Lennar 3Q16 Earnings Call Notes

Lennar’s (LEN) CEO Stuart Miller on Q3 2016 Results

Slow but steady housing market recovery

“We have consistently believed that we are in a slow steady though sometimes choppy housing market recovery and we have crafted our operating strategies specifically to position us well to grow steadily and consistently and to act opportunistically in these market condition”

Production levels are still too low to meet the needs of household growth

“we continue to believe that production levels in the 1 million to 1.2 million starts per year range are still too low for the needs of the American household growth that is now normalizing. Additional questions have been raised as the effect of an increase in interest rates relative to the recovery for first time homebuyers segment. We believe that there continues to be a growing pent-up demand for dwellings of all types across the country, though stronger in some markets than others”

First time home buyers have come back to the market more slowly

“First-time home purchasers have come back to the market more slowly than they have historically and more slowly than expected. While the growing percentage of our for-sale homebuilding business continues to be geared towards first-time purchasers, our broader new household strategy has targeted the rental market as well”

Margins impacted as move to shorter duration land

“Okay.

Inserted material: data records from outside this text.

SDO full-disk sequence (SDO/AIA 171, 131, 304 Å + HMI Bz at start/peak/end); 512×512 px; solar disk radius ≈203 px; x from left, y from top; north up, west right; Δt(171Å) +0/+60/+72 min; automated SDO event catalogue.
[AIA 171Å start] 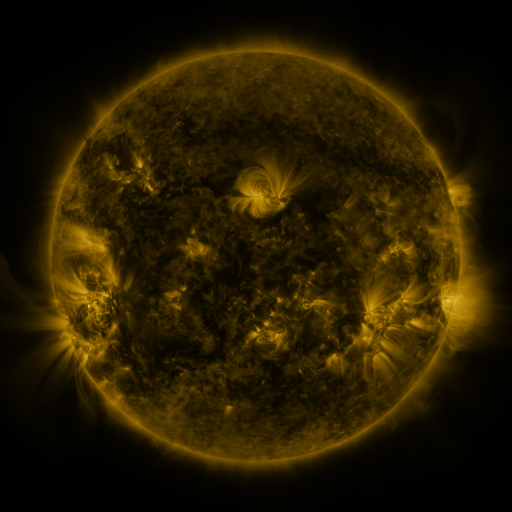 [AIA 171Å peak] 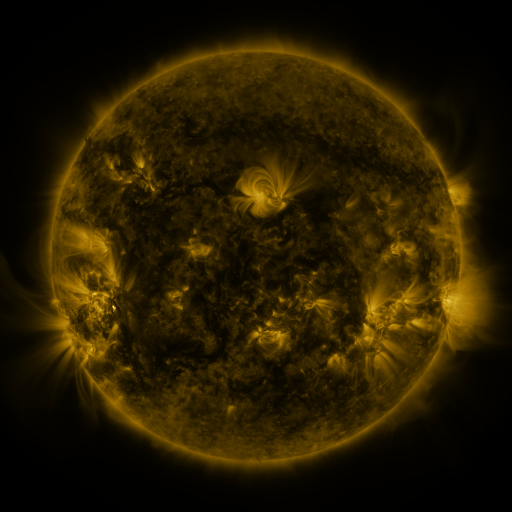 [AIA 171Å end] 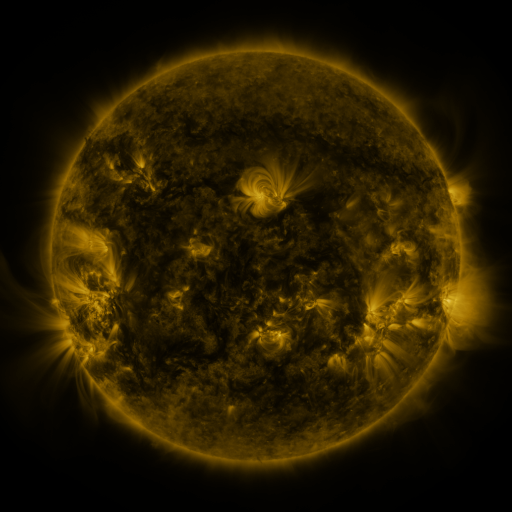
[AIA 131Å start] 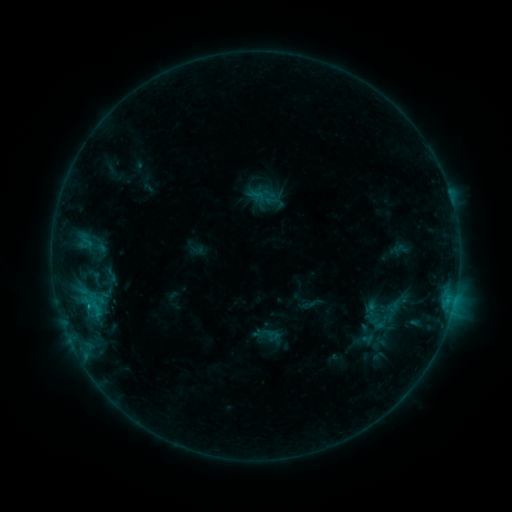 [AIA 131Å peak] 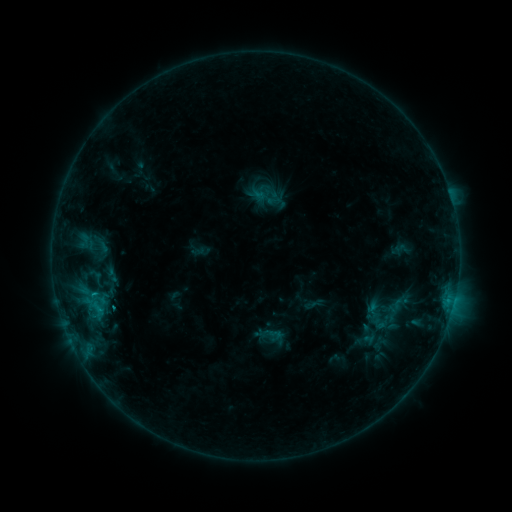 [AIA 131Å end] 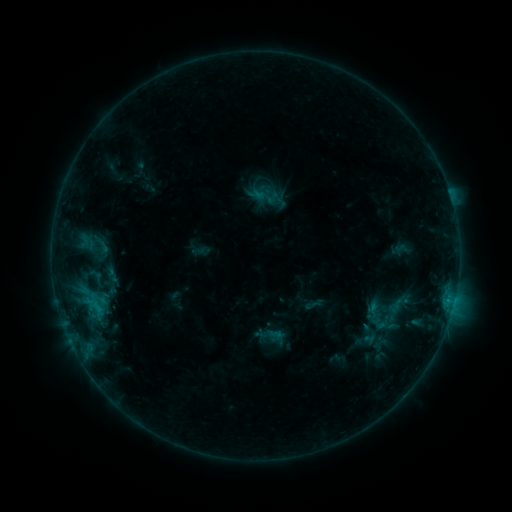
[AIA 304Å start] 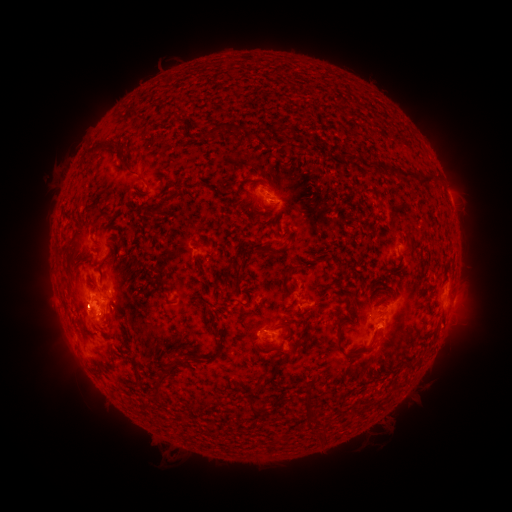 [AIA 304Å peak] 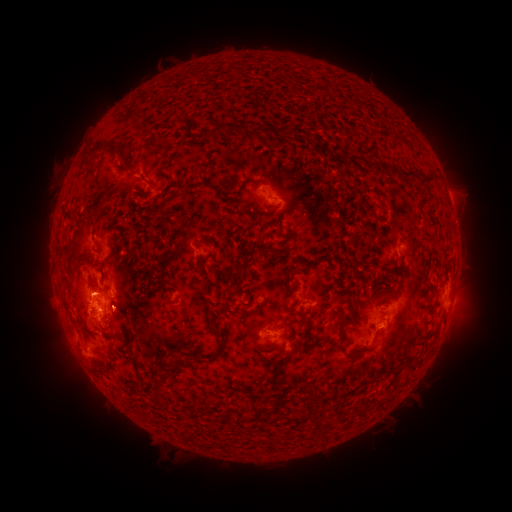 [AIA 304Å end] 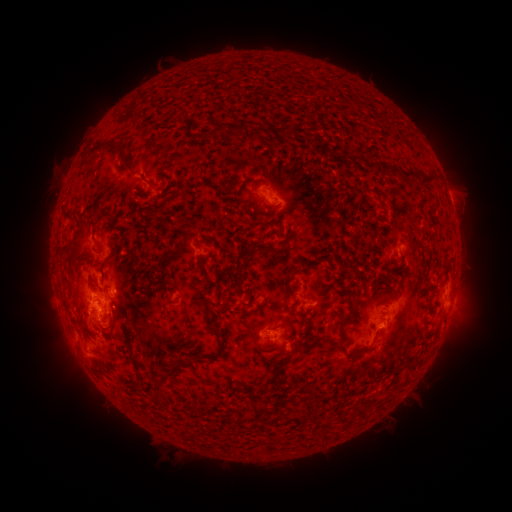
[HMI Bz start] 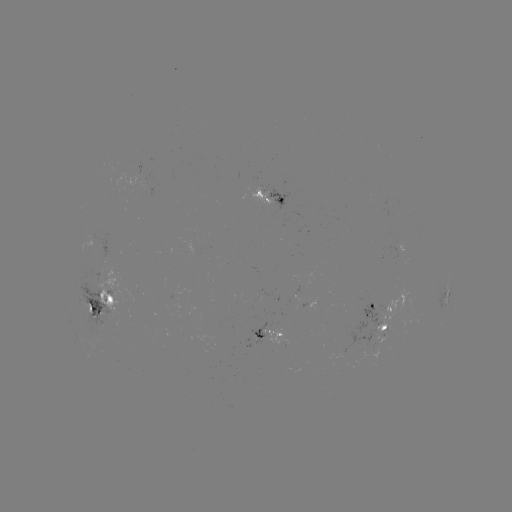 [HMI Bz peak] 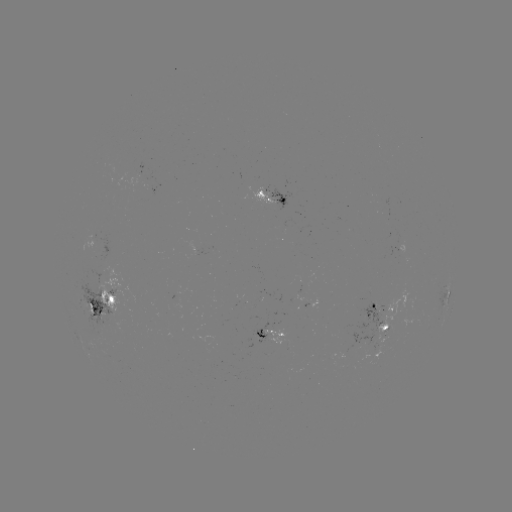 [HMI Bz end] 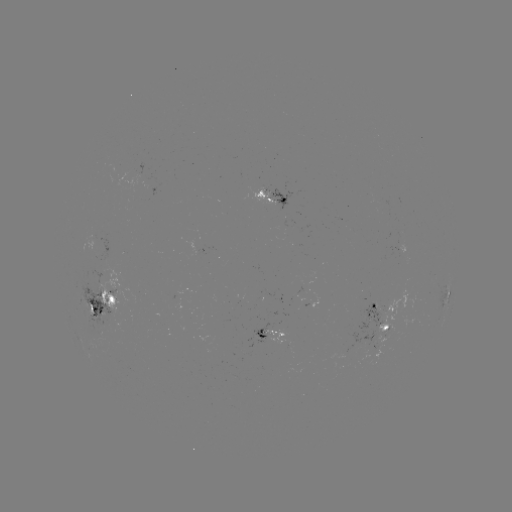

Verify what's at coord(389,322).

So we have been pretty consistent Bob, in saying that we expect our gross margins to be drifting down. We highlighted that at the beginning of this year and as we move through last year as well. But we also focused attention on net operating margin primarily recognizing that as land that was bought at very low prices flow through our system, margins would be higher. As that land dissipated and we ended up with more shorter term land, our margins would – our gross margins would drift down. But we felt that as the recovery matured, we would continue to focus on bringing down our growth rate, focusing on efficiencies in our SG&A, as we have been articulating and really driving increased earnings through more efficient net operating margin.”

Industry average gross margin is at 21, 22%

“. Our view has been that our gross margins will continue to drift downwards. I think if you look at the average of the industry, if you look at what’s normalized gross margin in the industry, you are probably looking at 21%, 22%. And over time, we will probably drift in that direction. The industry average might even be lower than that. ”

Land and labor is expensive and hard to come by in this environment

” We are not focusing on stretching growth in an environment that just isn’t giving it easily. Land is expensive. Land is hard to come by. People are expensive and hard to come by. It’s hard to grow operations efficiently and effectively at an accelerated rate in a market where land and labor is really constrained. And so we have chosen to focus on operational efficiencies as a mechanism for driving profitability going forward.”

Rick Beckwitt

Starting to take less risk in land impacts margins, more wholesale

Yes. This is Rick. The natural evolution of a soft pivot is that you are starting to take less risk in land. Associated with that risk profile is a margin presence. You are looking for near-term opportunities, quicker turns. So gross margin will naturally come down and IRRs will come up. And so when we are going less long on some of these positions, it means that you are paying a little bit closer to retail than you were in buying wholesale.